◆ **Supplied text**:
#30daywritingchallenge: Day 2- Things People Told Me About Myself That I’ve Never Forgotten.

Day 2 of my #30daywritingchallenge and the subject today is a funny one. How do I interpret this? Is it meant to be about good or bad things? It is true to say that negative comments do stick with you and prey on your mind more than postitive ones. Well they do with me, anyway. So I thought very hard about all the comments that have been directed at me throughout my 45 years on this planet and wondered how I could make sense of them.

I was lucky in that my parents encouraged me in what ever I tried to do in life. I hear stories of pushy parents who are always on their children’s backs giving them a hard time if they don’t get A* in exams or 100% in tests. Or there are the parents that make their children go to lots of different activities that the children don’t want to do. My parents just encouraged me to do my best to my ability. I was grateful that they weren’t pushy parents as I was able to achieve my goals (at the time it was to train to be a primary school teacher) without them constantly on my back the whole time. The story was completely the opposite with my grandad. He told me I was a failure because I didn’t pass one of my A levels and didn’t go to a “proper university” to do an English degree. He said I would end up being in a dead end job. I didn’t like his attitude when we were shopping in Asda once and he told me to push the trolley as it would be practice for pushing a pram when I was older! I nearly ran the bloody thing over his foot! When I told him I wanted to be a primary school teacher he said that “teaching the babies wasn’t being a proper teacher” I will never forget my mum sticking up for me and saying she was proud of me in front of my domineering granddad. Granddad never got to see me get my teaching degree as he died 3 months before I graduated.

◆ **Supplied information**:
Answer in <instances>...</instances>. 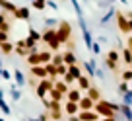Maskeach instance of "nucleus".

◆ **Challenges**:
**1.** Rewrite the paragraph beginning "I was lucky in that my parents" from the writing-challenge post as a brief bulleted list that keeps its main facts.
**2.** Rewrite the stretch from "Day 2 of my" through "sense of them." in the writing-challenge post, replacing "comments" with "remarks".

◆ **Outputs by task**:
**1.**
- The writer's parents encouraged every effort and asked only for the writer's best, unlike the pushy parents in stories the writer hears.
- Because they were not pushy, the writer could reach the goal of training as a primary school teacher without constant pressure.
- The grandad took the opposite approach. He called the writer a failure for not passing one A level and not studying English at a "proper university," and he predicted a dead-end job.
- While shopping in Asda, he told the writer to push the trolley as practice for pushing a pram later, and the writer nearly ran it over his foot.
- He said that "teaching the babies wasn't being a proper teacher."
- The writer's mum defended the writer in front of him and said she was proud.
- He died 3 months before the writer graduated, so he never saw the writer get a teaching degree.

**2.**
Day 2 of my #30daywritingchallenge and the subject today is a funny one. How do I interpret this? Is it meant to be about good or bad things? It is true to say that negative remarks do stick with you and prey on your mind more than postitive ones. Well they do with me, anyway. So I thought very hard about all the remarks that have been directed at me throughout my 45 years on this planet and wondered how I could make sense of them.